Анна допила бокал, налила еще. Она чувствовала, что сама понемногу накачивается алкоголем, но твердо намеревалась объясниться с Ленгтоном, как только он появится. Анна снова просмотрела свой список и поняла, что все впустую. Каждый раз, когда она пробовала объяснить ему свои чувства, происходило одно и то же — большой плюс их совместной жизни возникал в самый неподходящий момент. По ночам он притягивал ее к себе, и они всю ночь лежали, тесно прижавшись друг к другу. Анне безумно нравилось, как он обнимал ее, утыкаясь носом в шею. После душа его мокрые волосы пахли ее шампунем, он регулярно брился на ночь, потому что его жесткая щетина царапала ей кожу. У нее просто перехватывало дыхание от восторга, когда он занимался любовью: он умел быть нежным и страстным, заботливым и внимательным к любому ее капризу. Но только в постели…
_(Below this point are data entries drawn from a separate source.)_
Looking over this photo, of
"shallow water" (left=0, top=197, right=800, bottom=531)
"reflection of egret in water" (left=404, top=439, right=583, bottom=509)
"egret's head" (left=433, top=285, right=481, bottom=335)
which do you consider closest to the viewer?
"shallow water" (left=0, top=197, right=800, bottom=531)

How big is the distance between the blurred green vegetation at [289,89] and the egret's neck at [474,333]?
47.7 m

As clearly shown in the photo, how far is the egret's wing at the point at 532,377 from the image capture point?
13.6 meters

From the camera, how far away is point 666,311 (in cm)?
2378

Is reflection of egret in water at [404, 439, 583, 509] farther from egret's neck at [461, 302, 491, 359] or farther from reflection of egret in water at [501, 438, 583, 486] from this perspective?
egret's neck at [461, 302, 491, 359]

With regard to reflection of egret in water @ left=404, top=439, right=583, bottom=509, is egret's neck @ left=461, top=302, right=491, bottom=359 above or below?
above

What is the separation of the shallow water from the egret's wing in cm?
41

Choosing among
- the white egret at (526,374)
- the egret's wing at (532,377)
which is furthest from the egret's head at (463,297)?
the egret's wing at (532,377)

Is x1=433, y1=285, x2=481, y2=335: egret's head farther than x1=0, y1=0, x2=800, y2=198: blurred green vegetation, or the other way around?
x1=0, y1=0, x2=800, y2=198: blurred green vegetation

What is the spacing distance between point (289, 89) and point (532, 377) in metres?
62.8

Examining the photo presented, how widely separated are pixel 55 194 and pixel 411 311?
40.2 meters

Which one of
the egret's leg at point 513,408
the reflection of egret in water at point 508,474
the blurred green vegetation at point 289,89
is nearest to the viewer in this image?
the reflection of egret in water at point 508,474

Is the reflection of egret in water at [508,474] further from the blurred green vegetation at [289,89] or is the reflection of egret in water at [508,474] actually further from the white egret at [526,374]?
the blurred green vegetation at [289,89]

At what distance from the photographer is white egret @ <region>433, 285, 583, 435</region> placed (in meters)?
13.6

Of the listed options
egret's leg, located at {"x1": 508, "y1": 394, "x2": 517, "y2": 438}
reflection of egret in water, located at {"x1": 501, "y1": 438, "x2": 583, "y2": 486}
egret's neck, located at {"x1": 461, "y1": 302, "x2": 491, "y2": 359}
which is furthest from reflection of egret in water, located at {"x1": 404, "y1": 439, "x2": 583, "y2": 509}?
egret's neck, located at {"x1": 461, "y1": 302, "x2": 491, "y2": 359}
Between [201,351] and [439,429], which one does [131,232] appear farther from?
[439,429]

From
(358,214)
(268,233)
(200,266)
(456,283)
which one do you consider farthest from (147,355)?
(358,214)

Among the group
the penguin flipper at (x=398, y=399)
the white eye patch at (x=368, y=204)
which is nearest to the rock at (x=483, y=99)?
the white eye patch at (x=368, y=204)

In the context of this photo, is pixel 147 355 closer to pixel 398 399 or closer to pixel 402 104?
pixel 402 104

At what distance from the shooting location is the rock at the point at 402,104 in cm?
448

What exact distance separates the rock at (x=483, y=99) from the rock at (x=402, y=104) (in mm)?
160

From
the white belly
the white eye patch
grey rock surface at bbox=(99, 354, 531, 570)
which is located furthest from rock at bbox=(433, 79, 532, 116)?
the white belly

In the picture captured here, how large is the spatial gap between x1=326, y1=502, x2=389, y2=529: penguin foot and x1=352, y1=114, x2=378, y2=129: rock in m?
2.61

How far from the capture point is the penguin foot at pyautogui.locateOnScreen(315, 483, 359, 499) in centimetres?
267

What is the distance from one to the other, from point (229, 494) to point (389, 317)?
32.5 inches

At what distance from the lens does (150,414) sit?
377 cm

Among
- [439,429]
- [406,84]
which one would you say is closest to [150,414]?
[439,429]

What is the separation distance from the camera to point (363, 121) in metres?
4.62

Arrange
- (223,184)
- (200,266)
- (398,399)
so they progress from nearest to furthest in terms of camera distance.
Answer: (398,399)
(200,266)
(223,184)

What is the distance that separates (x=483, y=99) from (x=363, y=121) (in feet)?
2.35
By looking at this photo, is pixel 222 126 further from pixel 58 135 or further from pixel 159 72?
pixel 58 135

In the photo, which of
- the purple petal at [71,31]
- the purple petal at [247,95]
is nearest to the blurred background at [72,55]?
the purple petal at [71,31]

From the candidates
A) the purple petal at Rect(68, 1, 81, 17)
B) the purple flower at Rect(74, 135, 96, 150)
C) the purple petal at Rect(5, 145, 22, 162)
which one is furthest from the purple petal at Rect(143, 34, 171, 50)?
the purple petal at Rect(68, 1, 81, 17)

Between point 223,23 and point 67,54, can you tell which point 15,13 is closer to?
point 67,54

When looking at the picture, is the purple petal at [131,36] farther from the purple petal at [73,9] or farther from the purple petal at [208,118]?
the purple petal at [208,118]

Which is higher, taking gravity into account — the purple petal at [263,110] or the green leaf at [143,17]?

Ленгтон заполнял собой всю ее небольшую квартиру — сразу, как только появлялся в дверях, и до тех пор, пока не уходил, — а без него становилось угнетающе тихо и пусто. Иногда это нравилось, но надолго ее никогда не хватало, она скучала по нему и всегда с трепетом прислушивалась к его стремительным шагам вверх по лестнице. Она терпеливо ждала, он входил, распахивал объятия и кружил ее, как будто они не виделись много недель, а не расстались утром. Только потом он рывком снимал пальто, опускал на пол портфель, скидывал туфли, по дороге в душ небрежно снимал с себя все остальное и беззаботно швырял вещи прямо на пол. Душ перед ужином был непреложным правилом: он терпеть не мог запаха камер, диспетчерских в полицейском управлении и дешевых сигарет, которым пропитывалась его одежда. После душа он облачался в свой старый халат в темно-синюю и белую клетку, шлепал босиком в комнату и включал телевизор. Он никогда не смотрел программу целиком — просто щелкал пультом, попадая то на новости, то на сериалы, которые ненавидел до скрежета зубов. Она готовила, а он кричал ей из комнаты, какое дерьмо показывают, потом шел на кухню и открывал вино. Усевшись на табурет, он рассказывал ей, как прошел его день: что было хорошего, что плохого, а что совсем уж отвратительного. Его энергия била ключом, и, откровенно говоря, когда он рассказывал о своих делах, ей всегда было интересно.